木村さんが、親族にハンセン病患者がいたことを父親から知らされたのは28歳の時。放射線被ばくの研究者として、被ばくの風評被害に苦しむ人と関わる中で、仙太郎さんへの思いは募りました。仙太郎さんのことを知るため、愛生園に通う中で知ったのが、解剖録の存在でした。

(長島愛生園 山本典良園長)
「これが解剖録。1人の患者に4~5ページの記載がある」

本来、廃棄されるはずだった解剖録の存在が明らかになったのは2021年。

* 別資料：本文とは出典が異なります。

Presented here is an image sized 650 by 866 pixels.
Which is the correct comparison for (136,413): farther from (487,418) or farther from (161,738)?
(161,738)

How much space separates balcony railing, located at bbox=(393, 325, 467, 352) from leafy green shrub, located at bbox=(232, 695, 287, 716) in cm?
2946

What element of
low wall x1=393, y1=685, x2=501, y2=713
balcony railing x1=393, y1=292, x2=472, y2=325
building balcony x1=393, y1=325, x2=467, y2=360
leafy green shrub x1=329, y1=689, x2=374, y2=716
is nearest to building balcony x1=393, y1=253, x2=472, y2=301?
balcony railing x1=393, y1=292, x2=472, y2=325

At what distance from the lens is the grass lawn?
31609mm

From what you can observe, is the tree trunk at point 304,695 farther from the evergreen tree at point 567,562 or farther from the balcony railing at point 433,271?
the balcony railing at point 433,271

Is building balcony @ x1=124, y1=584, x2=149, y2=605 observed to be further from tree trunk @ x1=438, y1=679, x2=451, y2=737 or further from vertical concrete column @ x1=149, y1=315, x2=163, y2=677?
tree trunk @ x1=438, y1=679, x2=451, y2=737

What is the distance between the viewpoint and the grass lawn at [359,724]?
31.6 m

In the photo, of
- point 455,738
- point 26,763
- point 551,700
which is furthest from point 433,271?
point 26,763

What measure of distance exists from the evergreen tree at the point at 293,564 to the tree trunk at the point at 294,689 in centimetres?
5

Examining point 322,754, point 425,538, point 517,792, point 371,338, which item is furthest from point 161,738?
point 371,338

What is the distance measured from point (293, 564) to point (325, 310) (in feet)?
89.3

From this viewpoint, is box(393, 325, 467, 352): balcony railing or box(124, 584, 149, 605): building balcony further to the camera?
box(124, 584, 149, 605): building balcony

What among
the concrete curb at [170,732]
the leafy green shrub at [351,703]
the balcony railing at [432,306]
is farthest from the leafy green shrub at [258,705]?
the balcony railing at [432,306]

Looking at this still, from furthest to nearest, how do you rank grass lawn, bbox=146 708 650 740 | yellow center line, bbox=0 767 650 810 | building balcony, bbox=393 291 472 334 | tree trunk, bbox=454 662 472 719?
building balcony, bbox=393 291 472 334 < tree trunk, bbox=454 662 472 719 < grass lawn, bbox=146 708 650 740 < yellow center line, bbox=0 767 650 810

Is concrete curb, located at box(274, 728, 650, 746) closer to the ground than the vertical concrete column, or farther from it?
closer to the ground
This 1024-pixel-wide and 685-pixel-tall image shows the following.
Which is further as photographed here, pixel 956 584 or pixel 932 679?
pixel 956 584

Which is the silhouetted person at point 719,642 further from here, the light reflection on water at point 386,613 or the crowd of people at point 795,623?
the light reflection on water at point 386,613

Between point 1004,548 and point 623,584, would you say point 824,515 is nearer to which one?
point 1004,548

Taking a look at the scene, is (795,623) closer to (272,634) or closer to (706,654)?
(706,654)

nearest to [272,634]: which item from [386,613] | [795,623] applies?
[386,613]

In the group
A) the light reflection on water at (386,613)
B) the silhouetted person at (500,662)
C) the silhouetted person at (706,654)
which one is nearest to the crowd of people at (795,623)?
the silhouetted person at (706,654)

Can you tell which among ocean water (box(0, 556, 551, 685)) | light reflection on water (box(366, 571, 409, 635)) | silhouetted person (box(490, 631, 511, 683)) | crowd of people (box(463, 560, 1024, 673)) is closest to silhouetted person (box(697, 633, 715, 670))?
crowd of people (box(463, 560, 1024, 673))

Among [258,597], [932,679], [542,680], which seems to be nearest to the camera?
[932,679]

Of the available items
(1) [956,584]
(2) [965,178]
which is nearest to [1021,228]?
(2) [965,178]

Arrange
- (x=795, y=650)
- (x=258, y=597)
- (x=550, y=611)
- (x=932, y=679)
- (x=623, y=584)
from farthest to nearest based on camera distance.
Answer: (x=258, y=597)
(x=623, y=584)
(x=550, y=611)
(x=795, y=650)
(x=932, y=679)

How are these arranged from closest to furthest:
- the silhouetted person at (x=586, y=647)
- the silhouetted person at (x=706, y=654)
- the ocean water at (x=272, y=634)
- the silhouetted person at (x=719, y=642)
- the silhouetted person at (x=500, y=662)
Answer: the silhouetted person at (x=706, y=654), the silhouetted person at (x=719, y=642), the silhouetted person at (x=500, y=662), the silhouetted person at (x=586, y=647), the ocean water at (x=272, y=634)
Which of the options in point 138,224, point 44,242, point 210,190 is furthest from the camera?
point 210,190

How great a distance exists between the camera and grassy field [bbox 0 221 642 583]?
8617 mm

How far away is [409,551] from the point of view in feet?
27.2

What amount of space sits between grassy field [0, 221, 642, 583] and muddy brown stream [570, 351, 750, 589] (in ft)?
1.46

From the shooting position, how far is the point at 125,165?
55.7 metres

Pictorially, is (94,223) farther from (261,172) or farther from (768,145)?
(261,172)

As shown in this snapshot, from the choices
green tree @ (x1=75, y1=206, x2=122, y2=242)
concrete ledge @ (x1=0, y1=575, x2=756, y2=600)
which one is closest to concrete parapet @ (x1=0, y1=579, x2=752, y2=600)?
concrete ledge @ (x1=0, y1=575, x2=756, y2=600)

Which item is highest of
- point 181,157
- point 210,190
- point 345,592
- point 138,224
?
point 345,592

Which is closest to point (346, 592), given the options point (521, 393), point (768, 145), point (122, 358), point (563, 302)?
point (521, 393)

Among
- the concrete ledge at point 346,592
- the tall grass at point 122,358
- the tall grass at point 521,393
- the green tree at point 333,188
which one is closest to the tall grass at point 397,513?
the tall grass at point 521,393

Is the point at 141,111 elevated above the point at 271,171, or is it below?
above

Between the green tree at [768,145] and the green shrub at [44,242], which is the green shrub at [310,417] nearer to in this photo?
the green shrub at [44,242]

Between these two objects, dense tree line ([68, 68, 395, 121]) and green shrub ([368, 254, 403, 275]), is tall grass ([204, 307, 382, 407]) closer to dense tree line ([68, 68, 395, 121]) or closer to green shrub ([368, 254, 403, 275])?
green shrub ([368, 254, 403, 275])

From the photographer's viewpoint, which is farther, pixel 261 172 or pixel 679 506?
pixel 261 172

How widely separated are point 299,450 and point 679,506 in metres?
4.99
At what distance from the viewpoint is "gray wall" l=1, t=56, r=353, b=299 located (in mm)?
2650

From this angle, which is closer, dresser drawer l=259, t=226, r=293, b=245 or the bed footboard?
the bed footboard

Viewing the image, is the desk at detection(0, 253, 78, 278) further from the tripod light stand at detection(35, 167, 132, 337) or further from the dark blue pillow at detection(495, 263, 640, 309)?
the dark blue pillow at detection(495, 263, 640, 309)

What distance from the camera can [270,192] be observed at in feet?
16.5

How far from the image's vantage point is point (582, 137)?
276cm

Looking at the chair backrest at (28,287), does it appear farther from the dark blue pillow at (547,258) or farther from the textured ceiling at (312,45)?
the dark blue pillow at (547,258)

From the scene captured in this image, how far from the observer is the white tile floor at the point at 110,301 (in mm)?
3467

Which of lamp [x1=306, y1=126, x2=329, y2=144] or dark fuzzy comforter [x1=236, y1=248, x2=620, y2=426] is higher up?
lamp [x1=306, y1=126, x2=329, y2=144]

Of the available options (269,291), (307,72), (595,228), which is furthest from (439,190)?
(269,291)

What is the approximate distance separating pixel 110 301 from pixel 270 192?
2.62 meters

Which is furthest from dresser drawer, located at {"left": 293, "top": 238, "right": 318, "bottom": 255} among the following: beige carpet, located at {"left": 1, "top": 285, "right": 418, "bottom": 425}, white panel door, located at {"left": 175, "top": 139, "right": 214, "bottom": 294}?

開園翌年の1931年以降、25年間で亡くなった入所者の8割にあたる1834人分が残されていました。

また、同じ瀬戸内市の邑久光明園でも、解剖録は、見つかっていて、解剖に適切な同意が取れていたのか、人権侵害はなかったかなど調査が進んでいます。

(ハンセン病に詳しい 近藤 剛弁護士)
「当時なぜ(解剖が)行われてきたかを明らかにすることは、入所者、亡くなった人の名誉回復、遺族の思いに応えることにもなる」

今回、開示されたのは、死亡診断書やカルテなど6つの資料です。

(入所者の遺族 木村真三さん)
「すごいことに気が付いた。大伯父の住所が違う。入園の時のこれもうそ」

仙太郎さんが亡くなる1週間前に書かれた解剖の同意書もありました。

(入所者の遺族 木村真三さん)
「大伯父は、ハンセン病で指がなかったから、字も書けない。肺結核が進んで、自分の意思で書くことができなかったと思うので、代筆だと分かった。複雑な気持ち」

一方で、安心したこともあります。

(入所者の遺族 木村真三さん)
「自分で命を絶っていたら、とてもつらいと思っていたが、そうではなく、病気でなくなったということ。(自分は)医学者という立場で、面白がって遺体を扱っているわけではないことだけは明らかに感じ取れた。解剖録があって一族としては良かった」

解剖録は、木村さんの強い要望で、一般にも公開されることになりました。

(入所者の遺族 木村真三さん)
「仙太郎を世間にさらすのではなくて、彼はまっとうに生きていた。生きた証だと思う」

(長島愛生園 山本典良園長)
「木村さんがこういう形で公表することによって、名乗り出ようか迷っている(遺族の)人の後押しになったらいい」

解剖録は、早ければ10月にも公開されるということです。